Exploring the Captivating World of Candle in the Tomb

in Hive Book Clublast year

Tomb raiding adventure stories have carved out a hugely popular niche within Chinese fiction, and the world, at large. Leading the pack of the best series in this exhilarating genre is the massively successful Candle in the Tomb books by author Zhang Muye. With its 'Gold Touching', treasure-hunting tales of explorers facing supernatural dangers across ancient Chinese tombs, the story of these intrepid friends have become a cultural phenomenon that has spawned dozens of movies, games, and imitations.

Candle in the Tomb whisks readers into a riveting world of hidden crypts, ingenious traps, cursed skeletons, and most importantly, the lure of lost treasures from forgotten eras. Zhang masterfully blends history, fantasy and legend into pulse-pounding pageturners.

The Novel That Started It All

Candle in the Tomb (鬼吹灯之精绝古城), the first entry of the series, introduces the protagonist Hu Bayi, a young man from Shanghai who comes from a long lineage of tomb raiders. He teams up with an American archaeologist named Shirley and a businessman named Wang Kaixuan to hunt for treasures in an ancient tomb near the Taklamakan Desert in China's Xinjiang region.

According to a map found in a cave, there is a secret tomb hidden beneath the ruins of an ancient city that was once along the Silk Road. With funding from Wang, the team embarks on the dangerous expedition into the treacherous desert.

After many trials and encountering deadly traps, they find the buried ancient city and locate the secret entrance to the tomb below the city palace. Venturing into the tomb, they face even more ingenious and lethal mechanisms protecting the burial chamber of a prince from thousands of years ago.

Shirley is injured during one trap involving poisoned darts shooting from the walls. Eventually, Hu Bayi successfully reaches the main chamber by deducing ways around the traps, but has to fight the undead spirit of the entombed prince that was resurrected.

Finally overcoming the supernatural enemy, Hu finds the chamber filled with treasures and relics from a lost civilization. The team escapes safely and splits the artifacts, selling many to museums while keeping some for themselves. Hu Bayi’s tomb raiding career is launched after passing this first big challenge, setting up the following stories in a larger plot that would seek the cure for a curse that afflicted Hu Bayi and Shirley.

The novel was praised for its imagination, ingenuity, and vivid blending of fantasy, history and legend. It launched the mass popularity of the Candle in the Tomb series and tomb raiding genre in China. Not only a synthesis of previous narratives, it elevated the genre and brought in new approaches to various elements, such as the heavy use of Daoist magic, and the somewhat timeless nature of the stories.

Expanding an Addictive Universe

This thrilling debut sparked a series of sequels, prequels and spinoffs from Zhang that expand the Candle in the Tomb universe into a sprawling, interconnected world. We follow the continued adventures of Hu Bayi and friends across 8 main novels and 3 short stories.

Zhang's other tomb raiding series like The Adventures of Hu Yidao and The Legends of Anle further flesh out this fictional version of ancient China filled with booby-trapped mausoleums. He merges real history with mystical folklore for an educational experience. Though liberties have been taken, the stories are always grounded in fact, and even the frequent use of the supernatural is provided a real world excuse.

The books have sold millions of copies and spawned TV shows, films, video games and graphic novels. Zhang's exhaustive world-building transports fans back through centuries of Chinese lore.

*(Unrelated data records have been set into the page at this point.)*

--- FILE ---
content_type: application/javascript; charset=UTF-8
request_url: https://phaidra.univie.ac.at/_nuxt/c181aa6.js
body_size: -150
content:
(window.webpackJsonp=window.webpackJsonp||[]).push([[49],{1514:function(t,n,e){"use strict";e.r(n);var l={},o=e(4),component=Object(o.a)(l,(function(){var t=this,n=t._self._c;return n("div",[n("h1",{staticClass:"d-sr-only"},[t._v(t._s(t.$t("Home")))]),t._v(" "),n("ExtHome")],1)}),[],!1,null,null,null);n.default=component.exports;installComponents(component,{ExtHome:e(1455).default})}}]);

More Treasure Hunting with Other Series

For readers hooked on the thrills of subterranean exploits, several other top-notch Chinese authors have their own hit tomb raiding series as well.

There's Daomu Biji or Grave Robbers' Chronicles by Xu Lei, starring a ragtag crew hunting relics while dodging horrors. Fei Xiang's Ghost Blows Out the Light also centers on a team unearthing buried secrets. Nanpai Sanshu's The Lost Tomb incorporates sci-fi and Apocalypse elements for extra excitement.

Together, these intersecting stories have made Tomb Raiding a major force in Chinese pop culture through books, cinema, games and more. Zhang Muye's Candle in the Tomb remains the brightest guiding light, however, for its sheer breadth and imaginative allure. Its fusion of history, fantasy and adrenaline-fueled adventure will leave you racing to finish every volume. Just be sure to watch out for those booby traps!